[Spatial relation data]
────────────────────────────────────────

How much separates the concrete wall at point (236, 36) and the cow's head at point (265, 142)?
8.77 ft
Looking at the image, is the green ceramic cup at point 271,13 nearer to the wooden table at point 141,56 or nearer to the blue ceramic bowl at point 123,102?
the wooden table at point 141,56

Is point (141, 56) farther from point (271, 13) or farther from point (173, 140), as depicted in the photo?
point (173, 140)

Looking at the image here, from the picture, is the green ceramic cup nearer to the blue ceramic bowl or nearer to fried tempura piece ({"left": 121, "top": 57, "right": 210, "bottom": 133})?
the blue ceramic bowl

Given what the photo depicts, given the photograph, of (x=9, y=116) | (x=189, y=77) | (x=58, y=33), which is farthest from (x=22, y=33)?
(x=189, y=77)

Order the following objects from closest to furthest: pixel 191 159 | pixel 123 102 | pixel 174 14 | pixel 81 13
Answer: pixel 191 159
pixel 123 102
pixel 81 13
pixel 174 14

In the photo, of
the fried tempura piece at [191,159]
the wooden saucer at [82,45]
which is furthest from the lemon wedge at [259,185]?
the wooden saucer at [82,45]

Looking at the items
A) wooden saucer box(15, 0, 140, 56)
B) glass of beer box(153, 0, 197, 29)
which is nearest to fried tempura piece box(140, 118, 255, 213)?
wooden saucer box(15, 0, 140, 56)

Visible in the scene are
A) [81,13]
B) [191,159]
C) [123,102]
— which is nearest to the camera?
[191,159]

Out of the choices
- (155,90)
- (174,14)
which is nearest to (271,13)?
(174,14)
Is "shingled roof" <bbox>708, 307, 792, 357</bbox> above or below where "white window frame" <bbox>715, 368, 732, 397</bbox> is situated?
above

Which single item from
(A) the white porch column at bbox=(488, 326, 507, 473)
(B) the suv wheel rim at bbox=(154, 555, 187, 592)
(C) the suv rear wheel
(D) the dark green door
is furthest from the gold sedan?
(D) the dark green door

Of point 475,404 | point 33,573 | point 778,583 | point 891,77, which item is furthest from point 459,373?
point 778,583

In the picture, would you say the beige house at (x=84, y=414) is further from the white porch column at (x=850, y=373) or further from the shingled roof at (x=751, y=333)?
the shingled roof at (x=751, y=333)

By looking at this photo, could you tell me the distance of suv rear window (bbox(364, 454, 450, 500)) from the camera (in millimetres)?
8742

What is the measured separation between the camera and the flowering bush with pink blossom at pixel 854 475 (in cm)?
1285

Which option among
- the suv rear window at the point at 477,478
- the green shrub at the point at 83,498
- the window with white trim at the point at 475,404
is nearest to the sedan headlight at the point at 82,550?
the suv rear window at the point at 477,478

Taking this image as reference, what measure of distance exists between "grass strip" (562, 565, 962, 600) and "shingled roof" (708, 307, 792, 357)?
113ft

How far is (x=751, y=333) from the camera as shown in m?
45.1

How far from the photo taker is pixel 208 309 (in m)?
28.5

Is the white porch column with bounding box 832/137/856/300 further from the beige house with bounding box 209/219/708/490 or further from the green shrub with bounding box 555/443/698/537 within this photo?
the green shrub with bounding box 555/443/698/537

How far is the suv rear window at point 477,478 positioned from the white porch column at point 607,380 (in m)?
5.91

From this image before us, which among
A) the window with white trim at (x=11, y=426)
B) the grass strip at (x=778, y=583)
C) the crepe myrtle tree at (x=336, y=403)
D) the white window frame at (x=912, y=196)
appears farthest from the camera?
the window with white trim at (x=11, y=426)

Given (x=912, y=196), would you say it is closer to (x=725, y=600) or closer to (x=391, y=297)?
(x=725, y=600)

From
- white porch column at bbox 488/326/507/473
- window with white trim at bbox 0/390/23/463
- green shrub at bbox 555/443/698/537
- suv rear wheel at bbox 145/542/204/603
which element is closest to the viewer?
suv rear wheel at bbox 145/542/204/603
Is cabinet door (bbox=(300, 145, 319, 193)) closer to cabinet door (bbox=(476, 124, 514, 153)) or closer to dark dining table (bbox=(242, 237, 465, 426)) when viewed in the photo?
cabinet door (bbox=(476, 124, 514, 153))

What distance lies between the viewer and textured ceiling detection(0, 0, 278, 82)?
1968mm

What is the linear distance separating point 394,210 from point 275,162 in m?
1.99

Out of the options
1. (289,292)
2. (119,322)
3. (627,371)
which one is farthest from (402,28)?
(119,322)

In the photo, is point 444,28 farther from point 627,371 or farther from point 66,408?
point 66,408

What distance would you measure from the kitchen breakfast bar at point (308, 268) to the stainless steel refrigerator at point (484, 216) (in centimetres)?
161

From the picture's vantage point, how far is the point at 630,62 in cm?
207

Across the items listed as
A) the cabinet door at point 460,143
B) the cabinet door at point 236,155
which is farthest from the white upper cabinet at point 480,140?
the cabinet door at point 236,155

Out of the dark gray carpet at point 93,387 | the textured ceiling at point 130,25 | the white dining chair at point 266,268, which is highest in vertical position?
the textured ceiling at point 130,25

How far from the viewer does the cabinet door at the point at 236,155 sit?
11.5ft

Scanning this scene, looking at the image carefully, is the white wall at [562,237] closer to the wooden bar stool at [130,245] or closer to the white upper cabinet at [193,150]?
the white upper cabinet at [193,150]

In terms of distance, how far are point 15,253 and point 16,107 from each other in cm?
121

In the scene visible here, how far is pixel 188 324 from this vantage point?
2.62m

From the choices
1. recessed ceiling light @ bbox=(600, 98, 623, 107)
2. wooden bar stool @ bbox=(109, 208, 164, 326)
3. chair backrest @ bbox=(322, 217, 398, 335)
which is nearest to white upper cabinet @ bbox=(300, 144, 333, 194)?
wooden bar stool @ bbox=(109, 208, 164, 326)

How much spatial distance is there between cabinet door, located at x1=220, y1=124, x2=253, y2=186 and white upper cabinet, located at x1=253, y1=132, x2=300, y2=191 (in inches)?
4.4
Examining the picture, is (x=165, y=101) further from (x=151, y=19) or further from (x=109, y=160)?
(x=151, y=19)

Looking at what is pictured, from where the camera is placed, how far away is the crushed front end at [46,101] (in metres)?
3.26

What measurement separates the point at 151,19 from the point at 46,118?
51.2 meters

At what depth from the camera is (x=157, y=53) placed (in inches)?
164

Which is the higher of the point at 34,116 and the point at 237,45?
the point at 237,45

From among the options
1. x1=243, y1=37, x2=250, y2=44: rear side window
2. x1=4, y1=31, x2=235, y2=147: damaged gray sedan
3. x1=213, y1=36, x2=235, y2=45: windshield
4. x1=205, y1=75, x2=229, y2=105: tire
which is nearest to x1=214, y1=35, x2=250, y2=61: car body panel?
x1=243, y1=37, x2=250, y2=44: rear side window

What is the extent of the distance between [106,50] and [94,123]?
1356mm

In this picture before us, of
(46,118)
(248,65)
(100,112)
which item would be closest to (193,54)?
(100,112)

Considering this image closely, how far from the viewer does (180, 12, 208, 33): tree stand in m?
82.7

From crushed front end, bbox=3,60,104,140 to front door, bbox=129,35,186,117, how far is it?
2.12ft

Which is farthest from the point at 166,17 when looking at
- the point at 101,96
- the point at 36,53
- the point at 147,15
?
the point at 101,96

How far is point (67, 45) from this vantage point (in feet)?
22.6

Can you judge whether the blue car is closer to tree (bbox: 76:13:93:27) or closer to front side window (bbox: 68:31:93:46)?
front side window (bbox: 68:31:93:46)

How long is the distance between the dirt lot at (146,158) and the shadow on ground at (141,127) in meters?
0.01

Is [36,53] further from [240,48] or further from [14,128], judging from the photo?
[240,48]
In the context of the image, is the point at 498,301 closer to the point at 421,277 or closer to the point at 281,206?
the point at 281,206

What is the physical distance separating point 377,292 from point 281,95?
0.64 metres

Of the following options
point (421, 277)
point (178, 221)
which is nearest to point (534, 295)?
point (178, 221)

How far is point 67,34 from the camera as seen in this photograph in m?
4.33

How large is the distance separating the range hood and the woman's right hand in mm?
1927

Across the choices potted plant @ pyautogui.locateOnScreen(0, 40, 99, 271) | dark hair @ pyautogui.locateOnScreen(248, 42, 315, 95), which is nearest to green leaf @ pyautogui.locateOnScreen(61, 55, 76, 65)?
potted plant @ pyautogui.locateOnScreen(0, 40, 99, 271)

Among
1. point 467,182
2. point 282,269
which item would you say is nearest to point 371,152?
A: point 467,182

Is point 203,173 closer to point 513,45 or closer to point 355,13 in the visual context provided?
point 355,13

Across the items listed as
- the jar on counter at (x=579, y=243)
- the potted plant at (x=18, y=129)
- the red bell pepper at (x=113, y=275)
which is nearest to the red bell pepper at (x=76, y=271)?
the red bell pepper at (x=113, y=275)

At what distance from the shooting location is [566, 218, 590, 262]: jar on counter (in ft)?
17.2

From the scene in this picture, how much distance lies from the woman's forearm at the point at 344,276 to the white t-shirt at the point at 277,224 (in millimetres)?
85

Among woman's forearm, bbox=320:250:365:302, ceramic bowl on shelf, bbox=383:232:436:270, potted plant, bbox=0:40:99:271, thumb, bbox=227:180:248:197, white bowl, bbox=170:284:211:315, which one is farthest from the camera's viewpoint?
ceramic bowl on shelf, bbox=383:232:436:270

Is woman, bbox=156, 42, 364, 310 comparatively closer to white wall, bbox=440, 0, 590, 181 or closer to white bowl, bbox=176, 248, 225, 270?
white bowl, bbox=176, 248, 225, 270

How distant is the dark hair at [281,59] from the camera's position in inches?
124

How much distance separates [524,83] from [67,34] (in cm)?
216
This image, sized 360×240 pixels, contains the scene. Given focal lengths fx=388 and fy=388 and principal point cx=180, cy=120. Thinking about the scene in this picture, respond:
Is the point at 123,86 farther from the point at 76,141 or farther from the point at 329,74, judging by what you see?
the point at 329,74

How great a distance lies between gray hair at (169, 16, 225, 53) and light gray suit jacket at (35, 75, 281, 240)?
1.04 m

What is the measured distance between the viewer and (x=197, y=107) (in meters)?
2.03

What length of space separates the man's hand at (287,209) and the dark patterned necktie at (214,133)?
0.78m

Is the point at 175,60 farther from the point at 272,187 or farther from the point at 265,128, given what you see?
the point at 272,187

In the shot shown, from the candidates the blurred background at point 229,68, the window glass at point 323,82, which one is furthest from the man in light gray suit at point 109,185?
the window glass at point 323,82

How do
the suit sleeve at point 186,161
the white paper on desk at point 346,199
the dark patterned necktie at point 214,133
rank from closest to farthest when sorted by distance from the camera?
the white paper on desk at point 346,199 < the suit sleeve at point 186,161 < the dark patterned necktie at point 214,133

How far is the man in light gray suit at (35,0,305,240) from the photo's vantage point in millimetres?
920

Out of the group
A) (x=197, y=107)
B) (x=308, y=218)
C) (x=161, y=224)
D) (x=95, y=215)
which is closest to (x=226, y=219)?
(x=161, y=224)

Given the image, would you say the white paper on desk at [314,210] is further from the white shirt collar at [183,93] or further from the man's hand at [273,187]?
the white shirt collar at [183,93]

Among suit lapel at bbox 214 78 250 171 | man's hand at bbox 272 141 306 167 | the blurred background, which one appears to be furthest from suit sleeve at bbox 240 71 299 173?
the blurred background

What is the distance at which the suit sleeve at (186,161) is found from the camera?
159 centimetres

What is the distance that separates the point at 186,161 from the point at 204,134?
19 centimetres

────────────────────────────────────────

_Exercise requirements_: Find "Is the point at 175,60" in the data above, then repeat that line and all lines after it exactly, ending with the final line.

_Finished exercise_:
Is the point at 175,60 farther from the point at 272,187 or farther from the point at 265,128, given what you see?
the point at 272,187

In the shot shown, from the candidates the blurred background at point 229,68, the window glass at point 323,82, which one is furthest from the man in light gray suit at point 109,185?
the window glass at point 323,82

How do
the suit sleeve at point 186,161
the white paper on desk at point 346,199
the dark patterned necktie at point 214,133
rank from closest to farthest when sorted by distance from the camera?
the white paper on desk at point 346,199 < the suit sleeve at point 186,161 < the dark patterned necktie at point 214,133

How far is the man in light gray suit at (35,0,305,240) from the photo's vantage point in millimetres?
920

Out of the group
A) (x=197, y=107)
B) (x=308, y=218)
C) (x=161, y=224)
D) (x=95, y=215)
which is closest to (x=226, y=219)?
(x=161, y=224)

Given the image, would you say the white paper on desk at [314,210] is further from the white shirt collar at [183,93] or further from the man's hand at [273,187]?
the white shirt collar at [183,93]

Among suit lapel at bbox 214 78 250 171 | man's hand at bbox 272 141 306 167 | the blurred background, which one appears to be furthest from suit sleeve at bbox 240 71 299 173?
the blurred background

What is the distance at which the suit sleeve at (186,161) is found from the camera?
159 centimetres

What is the distance that separates the point at 186,161 from the point at 204,134?
19 centimetres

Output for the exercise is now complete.